* Your instructions
Reproduce the passage on rough bars in films verbatim, beginning at the words "Ted Striker: I" and stopping after "worse than Detroit.".

* Excerpted passage
----

Ted Striker: I was in the Air Force, stationed in Drambuie, off the Barbary Coast. I used to hang out at the Magumba Bar. It was a rough place. The seediest dive on the wharf, populated with every reject and cut-throat from Bombay to Calcutta. It was worse than Detroit.

  • Shadow Company, the villains of Lethal Weapon, hang out in a bar and do business there.
  • Blackheart invades and cleans out a bar of rough "Hell's Angels" bikers in Ghost Rider so he can discuss his master plan with the Hidden—why he needed to do it there, it's not clear.
    • He also missed a chance for a snarky theological retort to "Angels only".
  • Ye Olde Benbow Taverne in Batman: The Movie (1966). Lair of combative sailors, pirates and the United Underworld organization (Catwoman, the Joker, the Penguin and the Riddler).
  • The Mexican bar in Three Amigos, filled with heavily armed banditos who like to pick fights with newcomers.

----

(Annotation records)
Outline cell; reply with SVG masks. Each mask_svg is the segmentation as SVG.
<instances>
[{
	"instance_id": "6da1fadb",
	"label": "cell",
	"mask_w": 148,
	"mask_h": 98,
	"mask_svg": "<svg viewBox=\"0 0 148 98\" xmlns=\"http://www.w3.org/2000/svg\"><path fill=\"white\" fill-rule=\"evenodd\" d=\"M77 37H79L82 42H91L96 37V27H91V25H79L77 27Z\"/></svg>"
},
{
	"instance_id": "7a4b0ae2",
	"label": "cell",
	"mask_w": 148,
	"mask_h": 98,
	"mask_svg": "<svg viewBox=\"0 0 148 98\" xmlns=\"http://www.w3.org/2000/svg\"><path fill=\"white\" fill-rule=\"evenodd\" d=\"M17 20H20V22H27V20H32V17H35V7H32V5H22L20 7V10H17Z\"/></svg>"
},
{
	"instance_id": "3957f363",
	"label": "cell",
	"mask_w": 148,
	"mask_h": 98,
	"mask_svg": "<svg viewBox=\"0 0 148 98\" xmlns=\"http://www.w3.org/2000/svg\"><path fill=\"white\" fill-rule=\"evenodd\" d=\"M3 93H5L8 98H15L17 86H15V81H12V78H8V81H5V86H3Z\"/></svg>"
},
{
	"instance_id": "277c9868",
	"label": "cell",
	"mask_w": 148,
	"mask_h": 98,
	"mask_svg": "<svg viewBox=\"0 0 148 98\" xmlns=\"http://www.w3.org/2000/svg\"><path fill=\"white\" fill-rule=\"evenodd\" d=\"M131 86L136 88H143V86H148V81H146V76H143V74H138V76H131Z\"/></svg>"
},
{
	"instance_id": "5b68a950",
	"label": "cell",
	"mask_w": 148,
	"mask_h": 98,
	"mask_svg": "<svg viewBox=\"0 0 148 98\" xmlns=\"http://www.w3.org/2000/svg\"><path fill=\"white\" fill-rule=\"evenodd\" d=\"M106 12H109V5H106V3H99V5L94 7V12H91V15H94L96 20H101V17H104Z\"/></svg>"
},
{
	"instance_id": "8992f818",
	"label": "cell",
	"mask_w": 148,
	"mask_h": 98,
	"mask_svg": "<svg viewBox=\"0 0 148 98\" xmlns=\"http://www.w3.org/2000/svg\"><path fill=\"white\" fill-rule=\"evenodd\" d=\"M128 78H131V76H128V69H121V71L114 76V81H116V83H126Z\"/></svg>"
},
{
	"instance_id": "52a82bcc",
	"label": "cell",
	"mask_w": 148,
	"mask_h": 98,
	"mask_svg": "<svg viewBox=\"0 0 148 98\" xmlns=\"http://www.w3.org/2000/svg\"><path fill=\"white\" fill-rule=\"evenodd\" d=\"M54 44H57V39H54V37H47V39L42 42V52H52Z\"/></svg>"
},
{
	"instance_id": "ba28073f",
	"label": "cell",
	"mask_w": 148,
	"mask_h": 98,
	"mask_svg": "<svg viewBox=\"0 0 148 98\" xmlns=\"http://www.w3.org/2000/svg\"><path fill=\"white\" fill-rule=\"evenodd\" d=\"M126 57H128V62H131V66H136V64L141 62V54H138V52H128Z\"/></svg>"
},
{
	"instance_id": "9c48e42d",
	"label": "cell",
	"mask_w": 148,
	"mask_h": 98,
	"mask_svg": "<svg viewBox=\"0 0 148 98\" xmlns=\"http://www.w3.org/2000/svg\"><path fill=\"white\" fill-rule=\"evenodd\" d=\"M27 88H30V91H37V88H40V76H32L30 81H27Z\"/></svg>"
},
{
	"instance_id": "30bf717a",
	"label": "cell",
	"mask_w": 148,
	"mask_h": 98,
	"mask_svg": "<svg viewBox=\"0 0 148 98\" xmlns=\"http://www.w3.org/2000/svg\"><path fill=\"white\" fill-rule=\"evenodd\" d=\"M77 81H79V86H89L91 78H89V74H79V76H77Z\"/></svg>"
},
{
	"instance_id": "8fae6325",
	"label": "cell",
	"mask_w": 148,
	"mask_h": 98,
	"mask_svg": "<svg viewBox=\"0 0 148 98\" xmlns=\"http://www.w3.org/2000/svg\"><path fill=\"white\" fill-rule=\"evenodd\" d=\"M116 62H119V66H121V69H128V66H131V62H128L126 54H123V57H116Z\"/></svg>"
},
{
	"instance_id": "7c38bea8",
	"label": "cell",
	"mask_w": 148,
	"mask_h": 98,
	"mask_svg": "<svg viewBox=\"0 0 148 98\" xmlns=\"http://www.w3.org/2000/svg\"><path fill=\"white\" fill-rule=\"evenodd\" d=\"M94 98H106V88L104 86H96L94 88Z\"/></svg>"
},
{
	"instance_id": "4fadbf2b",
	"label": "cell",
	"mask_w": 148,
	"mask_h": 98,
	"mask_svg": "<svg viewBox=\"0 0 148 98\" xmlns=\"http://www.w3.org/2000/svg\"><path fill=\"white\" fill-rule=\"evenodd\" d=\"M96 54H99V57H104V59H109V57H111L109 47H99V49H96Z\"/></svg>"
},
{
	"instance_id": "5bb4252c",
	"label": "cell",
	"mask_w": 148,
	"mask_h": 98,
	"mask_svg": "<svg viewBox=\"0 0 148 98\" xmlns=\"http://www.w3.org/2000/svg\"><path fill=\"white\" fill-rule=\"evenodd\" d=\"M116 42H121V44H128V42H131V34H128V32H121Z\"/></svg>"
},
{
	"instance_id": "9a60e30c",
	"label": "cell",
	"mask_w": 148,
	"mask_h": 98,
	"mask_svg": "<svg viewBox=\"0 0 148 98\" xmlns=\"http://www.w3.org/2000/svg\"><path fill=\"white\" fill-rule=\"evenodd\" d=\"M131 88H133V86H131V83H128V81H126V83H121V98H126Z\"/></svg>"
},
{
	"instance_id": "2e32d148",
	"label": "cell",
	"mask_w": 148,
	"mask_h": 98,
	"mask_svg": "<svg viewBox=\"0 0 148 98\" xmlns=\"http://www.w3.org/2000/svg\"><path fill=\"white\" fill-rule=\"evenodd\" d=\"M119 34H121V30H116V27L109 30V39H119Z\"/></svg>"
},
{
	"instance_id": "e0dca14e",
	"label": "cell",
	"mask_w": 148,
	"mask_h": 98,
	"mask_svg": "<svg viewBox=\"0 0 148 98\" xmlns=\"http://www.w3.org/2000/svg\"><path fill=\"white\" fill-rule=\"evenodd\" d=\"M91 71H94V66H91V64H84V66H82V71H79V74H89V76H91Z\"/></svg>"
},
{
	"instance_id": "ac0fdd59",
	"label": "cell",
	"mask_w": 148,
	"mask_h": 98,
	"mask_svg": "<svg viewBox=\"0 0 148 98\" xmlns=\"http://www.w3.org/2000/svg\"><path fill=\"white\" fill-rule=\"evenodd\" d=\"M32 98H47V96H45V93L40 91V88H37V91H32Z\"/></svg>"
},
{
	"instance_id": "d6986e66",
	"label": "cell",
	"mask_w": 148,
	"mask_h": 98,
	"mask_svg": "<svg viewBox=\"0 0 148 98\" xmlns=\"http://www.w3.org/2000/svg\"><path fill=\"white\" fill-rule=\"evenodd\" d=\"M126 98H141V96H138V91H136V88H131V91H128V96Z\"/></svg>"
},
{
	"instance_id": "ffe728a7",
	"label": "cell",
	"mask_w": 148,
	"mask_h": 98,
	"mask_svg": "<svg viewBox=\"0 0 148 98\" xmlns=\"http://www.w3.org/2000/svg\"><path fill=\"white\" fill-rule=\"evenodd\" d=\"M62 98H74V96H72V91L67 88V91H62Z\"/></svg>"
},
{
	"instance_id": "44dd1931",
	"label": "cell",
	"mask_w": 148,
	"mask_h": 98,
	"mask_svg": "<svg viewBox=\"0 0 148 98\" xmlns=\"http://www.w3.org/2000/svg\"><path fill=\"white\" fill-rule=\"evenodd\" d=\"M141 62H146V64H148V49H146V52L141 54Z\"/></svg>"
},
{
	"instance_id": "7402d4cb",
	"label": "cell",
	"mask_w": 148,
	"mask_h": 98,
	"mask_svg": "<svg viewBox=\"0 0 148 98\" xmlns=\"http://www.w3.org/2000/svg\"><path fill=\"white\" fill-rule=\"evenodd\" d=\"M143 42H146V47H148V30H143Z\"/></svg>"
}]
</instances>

----

* Task answer
Ted Striker: I was in the Air Force, stationed in Drambuie, off the Barbary Coast. I used to hang out at the Magumba Bar. It was a rough place. The seediest dive on the wharf, populated with every reject and cut-throat from Bombay to Calcutta. It was worse than Detroit.